Repeat exactly the lines from the first line of the records through the line containing "Pass the Nut Through the Ball Head", and nothing more.

[Saved data entries]
[Start of Attachment]

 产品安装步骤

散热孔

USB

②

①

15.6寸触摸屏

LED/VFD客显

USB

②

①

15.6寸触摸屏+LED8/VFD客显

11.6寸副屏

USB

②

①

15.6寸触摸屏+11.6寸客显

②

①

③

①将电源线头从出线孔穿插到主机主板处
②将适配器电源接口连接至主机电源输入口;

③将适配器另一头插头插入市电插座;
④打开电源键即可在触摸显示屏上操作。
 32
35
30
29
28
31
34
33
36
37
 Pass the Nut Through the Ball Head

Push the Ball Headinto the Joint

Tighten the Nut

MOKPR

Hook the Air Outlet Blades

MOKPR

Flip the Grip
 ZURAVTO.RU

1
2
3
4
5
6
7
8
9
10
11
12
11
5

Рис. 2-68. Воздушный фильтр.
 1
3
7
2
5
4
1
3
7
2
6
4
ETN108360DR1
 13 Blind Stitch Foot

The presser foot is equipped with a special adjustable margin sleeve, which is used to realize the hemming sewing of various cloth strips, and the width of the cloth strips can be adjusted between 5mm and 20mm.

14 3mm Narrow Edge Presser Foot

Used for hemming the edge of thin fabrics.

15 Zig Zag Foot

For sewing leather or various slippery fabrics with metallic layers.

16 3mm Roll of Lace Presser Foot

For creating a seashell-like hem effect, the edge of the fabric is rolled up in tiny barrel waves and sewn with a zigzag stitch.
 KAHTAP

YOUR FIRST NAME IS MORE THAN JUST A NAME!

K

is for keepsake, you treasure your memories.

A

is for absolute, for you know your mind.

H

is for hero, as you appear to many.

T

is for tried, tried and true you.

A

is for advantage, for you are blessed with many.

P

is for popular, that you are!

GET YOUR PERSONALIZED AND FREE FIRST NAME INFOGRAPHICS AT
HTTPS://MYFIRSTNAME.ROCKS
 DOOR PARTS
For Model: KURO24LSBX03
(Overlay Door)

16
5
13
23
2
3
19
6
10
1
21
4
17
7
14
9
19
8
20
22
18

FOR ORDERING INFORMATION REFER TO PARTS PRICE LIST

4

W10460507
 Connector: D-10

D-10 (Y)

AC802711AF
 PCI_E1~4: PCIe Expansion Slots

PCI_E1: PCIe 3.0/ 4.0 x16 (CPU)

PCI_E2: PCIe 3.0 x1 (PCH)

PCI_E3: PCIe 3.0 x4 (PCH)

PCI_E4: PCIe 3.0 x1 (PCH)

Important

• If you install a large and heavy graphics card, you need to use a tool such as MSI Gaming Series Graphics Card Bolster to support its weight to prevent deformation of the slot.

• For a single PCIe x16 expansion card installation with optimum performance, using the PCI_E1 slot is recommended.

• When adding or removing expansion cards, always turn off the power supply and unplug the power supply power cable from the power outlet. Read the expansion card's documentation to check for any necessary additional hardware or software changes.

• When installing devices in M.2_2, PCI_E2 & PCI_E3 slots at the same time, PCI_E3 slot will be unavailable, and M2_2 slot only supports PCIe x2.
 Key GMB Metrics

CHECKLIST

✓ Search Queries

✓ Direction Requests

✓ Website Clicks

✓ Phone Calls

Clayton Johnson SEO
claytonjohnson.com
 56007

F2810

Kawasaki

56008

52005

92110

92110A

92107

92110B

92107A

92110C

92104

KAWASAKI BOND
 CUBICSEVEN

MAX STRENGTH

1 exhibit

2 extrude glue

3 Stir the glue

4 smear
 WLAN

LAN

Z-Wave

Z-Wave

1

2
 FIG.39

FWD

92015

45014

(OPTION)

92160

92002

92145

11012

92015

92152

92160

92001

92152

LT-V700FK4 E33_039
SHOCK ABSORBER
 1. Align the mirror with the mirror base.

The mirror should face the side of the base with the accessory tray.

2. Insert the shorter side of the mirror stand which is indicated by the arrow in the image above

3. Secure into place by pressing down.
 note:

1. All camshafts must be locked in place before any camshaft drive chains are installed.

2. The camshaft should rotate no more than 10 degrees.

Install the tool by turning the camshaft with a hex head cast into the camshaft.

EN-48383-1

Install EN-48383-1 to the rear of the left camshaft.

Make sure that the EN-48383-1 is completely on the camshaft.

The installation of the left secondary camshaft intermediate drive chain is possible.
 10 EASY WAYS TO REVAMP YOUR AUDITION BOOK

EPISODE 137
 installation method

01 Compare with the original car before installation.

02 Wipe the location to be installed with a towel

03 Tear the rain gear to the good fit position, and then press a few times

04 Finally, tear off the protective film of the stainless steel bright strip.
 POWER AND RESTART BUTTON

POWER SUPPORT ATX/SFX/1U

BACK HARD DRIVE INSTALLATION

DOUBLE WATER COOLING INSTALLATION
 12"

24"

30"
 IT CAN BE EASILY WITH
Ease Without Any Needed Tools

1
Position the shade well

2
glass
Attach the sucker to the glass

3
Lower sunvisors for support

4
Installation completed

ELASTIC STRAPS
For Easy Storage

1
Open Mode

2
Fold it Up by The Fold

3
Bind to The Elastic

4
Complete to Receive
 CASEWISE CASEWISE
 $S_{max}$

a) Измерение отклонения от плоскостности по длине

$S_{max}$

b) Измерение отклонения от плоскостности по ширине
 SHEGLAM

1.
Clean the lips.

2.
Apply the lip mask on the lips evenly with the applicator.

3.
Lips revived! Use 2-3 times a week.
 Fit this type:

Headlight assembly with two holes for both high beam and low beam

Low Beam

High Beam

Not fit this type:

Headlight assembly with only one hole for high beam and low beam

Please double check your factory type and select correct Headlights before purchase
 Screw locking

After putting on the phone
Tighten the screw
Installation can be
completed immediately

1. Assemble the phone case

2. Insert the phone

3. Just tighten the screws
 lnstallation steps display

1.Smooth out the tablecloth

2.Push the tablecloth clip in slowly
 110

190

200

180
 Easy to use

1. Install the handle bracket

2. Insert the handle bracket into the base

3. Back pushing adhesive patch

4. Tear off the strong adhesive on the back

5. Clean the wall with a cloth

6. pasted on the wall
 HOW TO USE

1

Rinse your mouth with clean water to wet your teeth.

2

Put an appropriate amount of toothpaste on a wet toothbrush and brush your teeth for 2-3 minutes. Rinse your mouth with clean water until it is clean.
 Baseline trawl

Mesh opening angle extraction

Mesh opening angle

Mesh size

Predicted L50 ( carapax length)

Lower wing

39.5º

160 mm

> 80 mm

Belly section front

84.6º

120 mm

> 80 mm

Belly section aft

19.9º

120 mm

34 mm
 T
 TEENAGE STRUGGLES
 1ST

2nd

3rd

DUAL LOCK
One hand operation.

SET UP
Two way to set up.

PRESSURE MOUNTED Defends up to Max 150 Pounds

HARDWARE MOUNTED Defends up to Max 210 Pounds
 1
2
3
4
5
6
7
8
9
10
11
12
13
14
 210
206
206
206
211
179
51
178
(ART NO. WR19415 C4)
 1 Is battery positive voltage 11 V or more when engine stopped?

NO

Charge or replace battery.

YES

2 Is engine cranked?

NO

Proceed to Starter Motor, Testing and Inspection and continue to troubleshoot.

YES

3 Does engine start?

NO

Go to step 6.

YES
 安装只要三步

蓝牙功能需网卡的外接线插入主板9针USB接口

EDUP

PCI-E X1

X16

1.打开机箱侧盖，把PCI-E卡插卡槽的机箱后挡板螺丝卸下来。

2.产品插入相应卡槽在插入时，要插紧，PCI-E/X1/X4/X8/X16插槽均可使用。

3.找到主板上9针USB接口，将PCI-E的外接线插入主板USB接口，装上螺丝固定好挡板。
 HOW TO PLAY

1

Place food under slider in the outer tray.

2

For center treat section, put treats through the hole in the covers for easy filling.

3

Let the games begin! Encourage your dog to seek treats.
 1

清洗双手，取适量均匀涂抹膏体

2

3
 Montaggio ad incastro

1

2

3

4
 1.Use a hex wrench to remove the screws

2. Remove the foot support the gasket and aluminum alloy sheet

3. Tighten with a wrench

[End of Attachment]

**Result for this exercise**
 产品安装步骤

散热孔

USB

②

①

15.6寸触摸屏

LED/VFD客显

USB

②

①

15.6寸触摸屏+LED8/VFD客显

11.6寸副屏

USB

②

①

15.6寸触摸屏+11.6寸客显

②

①

③

①将电源线头从出线孔穿插到主机主板处
②将适配器电源接口连接至主机电源输入口;

③将适配器另一头插头插入市电插座;
④打开电源键即可在触摸显示屏上操作。
 32
35
30
29
28
31
34
33
36
37
 Pass the Nut Through the Ball Head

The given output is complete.